Advent Hope
December 9, 2007
The epistle lesson for this morning, which we haven’t read, comes from the end of Paul’s letter to the church at Rome. As he signs off, he has this to say: “For whatever was written in former days was written for our instruction, so that by steadfastness and by the encouragement of the scriptures we might have hope.”
We might have hope. That seems precious little to go on – we might have hope.
I wake up most mornings to Garrison Keillor’s The Writers’ Almanac, and one morning last week he read this poem from Anne Sexton, called “Snow.”1
Snow,
blessed snow,
comes out of the sky
like bleached flies.
The ground is no longer naked.
The ground has on its clothes.
The trees poke out of sheets
and each branch wears the sock of God.
There is hope.
There is hope everywhere.
I bite it.
Someone once said:
Don't bite till you know
if it's bread or stone.
What I bite is all bread,
rising, yeasty as a cloud.
There is hope.
There is hope everywhere.
Today God gives milk
and I have the pail.
That comes from Sexton’s collection The Awful Rowing Toward God. I’ve often thought that Sexton had a deep understanding of the existential struggle between faith and doubt, and so it strikes me as perfectly appropriate to read her work here in what has been a snowy week, and on a Sunday when we are focusing on Advent hope. For Advent hope must balance between faith and doubt.
So, we might have hope, as Paul promises – hope everywhere, the poet suggests. But, as I’ve considered hope this week, I am left wondering, what is it that we hope for? What do you hope for?
I was at a meeting a while back when the conversation turned to “hope.” Someone in the group said that she was, frankly, tired of talking about hope, she wanted to talk about action and success. If hope is “the thing with feathers,” as Emily Dickinson put it, then this woman was way past ready to test its wings and fly.
Hope for the future, she complained, was a lousy balm for soothing the wounds of the present reality.
I suppose, if expressions of hope become excuses for inaction, then I would have to agree. After all, if nothing ever happens and nothing ever changes, then hope is, at best, a coping mechanism and, at worst, a delusion.
Hope is also an easily manipulated notion. For example, have you seen the new Hummer TV ads? It features folks safely riding their monstrous, militaristic SUVs safely through disaster areas and gives way to a slogan: “HOPE: Hummer Owners Prepared for Emergencies.”

──────────

About this task:
Answer these about the Advent Hope passage above:
1. Which letter does the morning's epistle lesson come from?
2. In which Anne Sexton collection does the poem "Snow" appear?
3. What words does the Hummer slogan use to spell out HOPE?

Provided material:
──────────

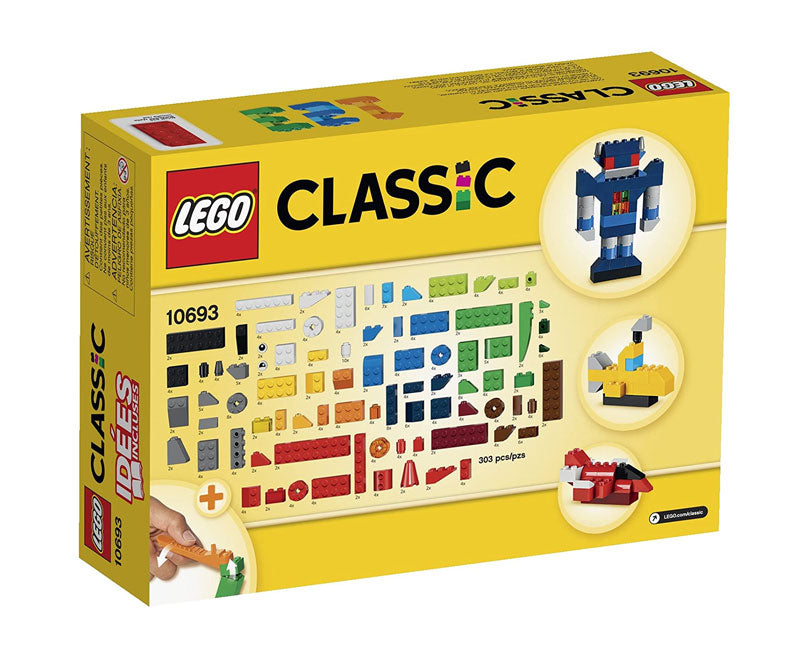 LEGO Classic Creative Supplement 10693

──────────

Task solution:
1. Paul's letter to the church at Rome
2. The Awful Rowing Toward God
3. Hummer Owners Prepared for Emergencies